Faith Means Doing Your Best
But this doesn’t
just apply to famous people. Faith should not breed mediocrity. People
searching for God should know that in the Christian tradition, at least, faith
means doing your best to make the world into God’s image. Here’s what “The
Church in the Modern World,” a document of the Second Vatican Council – the
three-year meeting of Catholic bishops held in the early 1960’s – has to say on
the subject.
“For while providing the substance
of life for themselves and their families, men and women are performing their
activities in a way which appropriately benefits society.
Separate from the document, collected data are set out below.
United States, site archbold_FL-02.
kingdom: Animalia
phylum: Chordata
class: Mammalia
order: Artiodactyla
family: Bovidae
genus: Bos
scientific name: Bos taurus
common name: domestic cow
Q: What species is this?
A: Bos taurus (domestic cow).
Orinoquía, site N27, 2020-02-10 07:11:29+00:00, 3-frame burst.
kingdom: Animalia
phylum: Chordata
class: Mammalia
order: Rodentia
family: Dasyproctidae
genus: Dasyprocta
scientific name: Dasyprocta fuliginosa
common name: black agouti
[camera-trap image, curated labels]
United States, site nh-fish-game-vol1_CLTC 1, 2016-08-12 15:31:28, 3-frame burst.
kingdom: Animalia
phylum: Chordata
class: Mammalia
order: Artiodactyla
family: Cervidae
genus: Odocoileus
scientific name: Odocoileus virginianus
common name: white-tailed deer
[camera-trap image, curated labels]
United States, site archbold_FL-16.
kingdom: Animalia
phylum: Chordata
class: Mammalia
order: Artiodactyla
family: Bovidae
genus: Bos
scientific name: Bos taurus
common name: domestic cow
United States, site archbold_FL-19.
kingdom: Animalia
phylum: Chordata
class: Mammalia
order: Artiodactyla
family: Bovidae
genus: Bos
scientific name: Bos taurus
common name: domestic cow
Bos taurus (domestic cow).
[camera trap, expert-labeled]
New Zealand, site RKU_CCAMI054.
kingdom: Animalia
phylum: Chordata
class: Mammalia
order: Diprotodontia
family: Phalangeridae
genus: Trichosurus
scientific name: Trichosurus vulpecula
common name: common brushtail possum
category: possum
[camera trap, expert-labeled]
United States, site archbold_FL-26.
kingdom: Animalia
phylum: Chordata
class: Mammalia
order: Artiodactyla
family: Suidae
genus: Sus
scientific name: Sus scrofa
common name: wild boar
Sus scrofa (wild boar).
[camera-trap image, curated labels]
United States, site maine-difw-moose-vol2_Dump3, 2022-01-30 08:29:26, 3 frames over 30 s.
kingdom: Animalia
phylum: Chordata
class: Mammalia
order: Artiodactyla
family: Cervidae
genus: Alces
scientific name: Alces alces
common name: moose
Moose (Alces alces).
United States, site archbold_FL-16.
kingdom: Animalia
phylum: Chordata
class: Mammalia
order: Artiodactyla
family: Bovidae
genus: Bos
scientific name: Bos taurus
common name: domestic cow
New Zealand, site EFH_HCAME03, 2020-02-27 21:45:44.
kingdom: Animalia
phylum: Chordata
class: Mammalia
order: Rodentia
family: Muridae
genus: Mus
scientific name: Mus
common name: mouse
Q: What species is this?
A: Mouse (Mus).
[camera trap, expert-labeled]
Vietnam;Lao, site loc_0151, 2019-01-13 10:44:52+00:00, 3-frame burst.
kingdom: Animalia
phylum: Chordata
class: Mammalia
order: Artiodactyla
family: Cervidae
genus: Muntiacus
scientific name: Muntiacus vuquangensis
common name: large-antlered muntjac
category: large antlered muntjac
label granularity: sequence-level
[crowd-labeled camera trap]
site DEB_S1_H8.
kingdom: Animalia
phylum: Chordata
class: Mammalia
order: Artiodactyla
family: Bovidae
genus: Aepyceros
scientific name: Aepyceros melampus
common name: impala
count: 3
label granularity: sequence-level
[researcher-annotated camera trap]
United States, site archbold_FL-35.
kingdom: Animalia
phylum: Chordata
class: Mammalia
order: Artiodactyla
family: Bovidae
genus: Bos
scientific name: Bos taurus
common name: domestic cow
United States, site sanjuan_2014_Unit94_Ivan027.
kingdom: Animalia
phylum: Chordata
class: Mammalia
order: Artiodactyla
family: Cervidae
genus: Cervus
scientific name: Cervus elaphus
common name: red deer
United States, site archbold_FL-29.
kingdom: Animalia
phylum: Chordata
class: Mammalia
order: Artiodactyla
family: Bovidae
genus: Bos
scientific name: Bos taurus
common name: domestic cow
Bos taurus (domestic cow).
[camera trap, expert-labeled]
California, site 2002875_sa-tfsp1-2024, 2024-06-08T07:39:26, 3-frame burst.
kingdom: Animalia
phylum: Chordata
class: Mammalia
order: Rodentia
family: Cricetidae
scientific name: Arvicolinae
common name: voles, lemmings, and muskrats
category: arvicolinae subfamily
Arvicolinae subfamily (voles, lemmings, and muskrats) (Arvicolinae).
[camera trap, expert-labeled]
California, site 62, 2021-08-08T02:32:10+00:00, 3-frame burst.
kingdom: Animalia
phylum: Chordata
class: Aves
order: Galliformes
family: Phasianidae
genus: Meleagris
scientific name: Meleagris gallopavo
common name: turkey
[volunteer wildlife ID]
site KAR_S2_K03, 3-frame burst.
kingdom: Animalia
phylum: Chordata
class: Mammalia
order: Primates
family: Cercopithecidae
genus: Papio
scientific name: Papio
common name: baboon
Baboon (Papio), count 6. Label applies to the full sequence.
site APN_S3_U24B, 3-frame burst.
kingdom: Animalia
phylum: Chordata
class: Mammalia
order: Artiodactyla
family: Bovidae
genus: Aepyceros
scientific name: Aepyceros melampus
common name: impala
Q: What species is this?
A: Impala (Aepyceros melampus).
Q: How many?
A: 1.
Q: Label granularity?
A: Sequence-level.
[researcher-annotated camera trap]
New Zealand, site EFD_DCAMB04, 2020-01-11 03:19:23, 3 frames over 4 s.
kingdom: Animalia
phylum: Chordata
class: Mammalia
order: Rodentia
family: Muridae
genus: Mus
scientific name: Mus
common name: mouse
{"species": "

They can justly
consider that by their labor they are unfolding the Creator's work … and are
contributing by their personal industry to the realization in history of the
divine plan.
“Hence it is clear that (people)
are not deterred by the Christian message from building up the world, or
impelled to neglect the welfare of their fellows, but that they are rather more
stringently bound to do these very things.”